Manually sets the cluster centers.

Parameters:: cluster_centers (torch.Tensor, optional) – Tensor of shape (n_clusters, n_features) to initialize the cluster centers. If None, use Xavier uniform initialization.
Return type:: None

forward(z: Tensor, update_target: bool = True) → Tensor[source]

Computes the KL divergence loss between the soft assignments and the target distribution.

Parameters:

z (torch.Tensor) – Input tensor of shape (n_samples, n_features).
update_target (bool, optional) – Whether to recompute the target distribution P. If False, uses the cached distribution. This is useful for maintaining training stability by updating the target less frequently. (default: True)

Returns:

Tensor – Scalar loss tensor.

cluster(z: Tensor, soft: bool = False) → Tensor[source]

Predicts cluster assignments.

Parameters:

z (torch.Tensor) – Input tensor of shape (n_samples, n_features).
soft (bool, optional) – If True, returns the soft assignment matrix; if False, returns hard cluster assignments. (default: False)

Returns:

Tensor –:

If soft is False, (n_samples,) tensor of cluster indices.
If soft is True, (n_samples, n_clusters) tensor of probabilities.

training: bool

class DinkClusterHead(n_clusters: int, n_features: int)[source]

Bases: BaseClusterHead

Neural Clustering Layer proposed in the “Dink-Net: Neural Clustering on Large Graphs” paper (Liu et al., ICML 2023).

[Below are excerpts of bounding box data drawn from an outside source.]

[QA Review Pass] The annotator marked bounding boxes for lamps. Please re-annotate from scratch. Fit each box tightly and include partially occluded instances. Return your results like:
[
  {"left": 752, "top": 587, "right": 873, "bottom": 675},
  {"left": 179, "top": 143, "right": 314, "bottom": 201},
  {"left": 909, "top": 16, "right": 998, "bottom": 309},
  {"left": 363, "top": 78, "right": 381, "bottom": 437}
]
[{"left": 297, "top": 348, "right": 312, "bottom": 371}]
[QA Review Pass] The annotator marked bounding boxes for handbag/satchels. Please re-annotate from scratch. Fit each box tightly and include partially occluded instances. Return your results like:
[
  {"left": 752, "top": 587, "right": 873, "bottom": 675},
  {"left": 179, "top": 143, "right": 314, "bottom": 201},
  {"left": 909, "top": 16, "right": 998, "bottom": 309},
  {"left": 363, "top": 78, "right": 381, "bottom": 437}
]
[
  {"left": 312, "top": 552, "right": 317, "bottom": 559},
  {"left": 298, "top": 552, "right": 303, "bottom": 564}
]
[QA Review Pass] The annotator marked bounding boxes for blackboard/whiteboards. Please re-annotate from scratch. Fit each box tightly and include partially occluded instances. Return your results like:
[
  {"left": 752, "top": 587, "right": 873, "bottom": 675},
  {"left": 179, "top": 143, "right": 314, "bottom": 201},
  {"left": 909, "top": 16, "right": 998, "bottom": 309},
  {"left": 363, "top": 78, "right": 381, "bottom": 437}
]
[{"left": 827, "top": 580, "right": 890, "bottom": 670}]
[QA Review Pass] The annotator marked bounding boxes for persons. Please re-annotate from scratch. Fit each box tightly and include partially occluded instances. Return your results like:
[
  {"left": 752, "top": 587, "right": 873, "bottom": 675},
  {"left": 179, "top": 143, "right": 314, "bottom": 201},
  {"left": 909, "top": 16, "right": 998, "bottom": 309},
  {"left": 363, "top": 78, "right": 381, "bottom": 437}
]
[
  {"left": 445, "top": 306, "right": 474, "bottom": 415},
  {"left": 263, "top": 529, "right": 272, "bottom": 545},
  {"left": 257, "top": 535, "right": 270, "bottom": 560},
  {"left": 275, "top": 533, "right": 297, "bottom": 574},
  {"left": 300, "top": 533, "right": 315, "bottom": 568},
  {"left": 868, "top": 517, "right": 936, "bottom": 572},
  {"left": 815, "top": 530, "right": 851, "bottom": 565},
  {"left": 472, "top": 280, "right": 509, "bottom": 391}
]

This layer models cluster centers as learnable parameters and optimizes clustering assignments via cluster dilation and shrink losses:

\[\mathcal{L}_\text{dilation} = \frac{-1}{(K-1)K} \sum_{i=1}^{K} \sum_{j=1, j\neq i}^{K} \| \mathbf{C}_i - \mathbf{C}_j \|_2^2\]

\[\mathcal{L}_\text{shrink} = \frac{1}{BK} \sum_{i=1}^{B} \sum_{j=1}^{K} \| \mathbf{Z}_i - \mathbf{C}_j \|_2^2\]

where \(\mathbf{C}_i\) is the i-th cluster center, \(\mathbf{Z}_i\) is the i-th embedding in a batch, \(B\) is the batch size, and \(K\) is the number of clusters. The cluster dilation loss pushes cluster centers away from each other to expand the clustering space, while the cluster shrink loss pulls node embeddings toward all cluster centers to avoid confirmation bias.

Parameters:

n_clusters (int) – Number of clusters.
n_features (int) – Feature dimension of the input.

reset_cluster_centers(cluster_centers: Optional[Tensor] = None) → None[source]

Manually sets the cluster centers.

Parameters:: cluster_centers (torch.Tensor, optional) – Tensor of shape (n_clusters, n_features) to initialize the cluster centers. If None, use Xavier uniform initialization.
Return type:: None

forward(z: Tensor) → Tuple[Tensor, Tensor][source]

Compute the clustering loss.

Parameters:: z (torch.Tensor) – Input tensor of shape (n_samples, n_features).
Returns:: dilation_loss and shrink_loss
Return type:: Tuple[torch.Tensor, torch.Tensor]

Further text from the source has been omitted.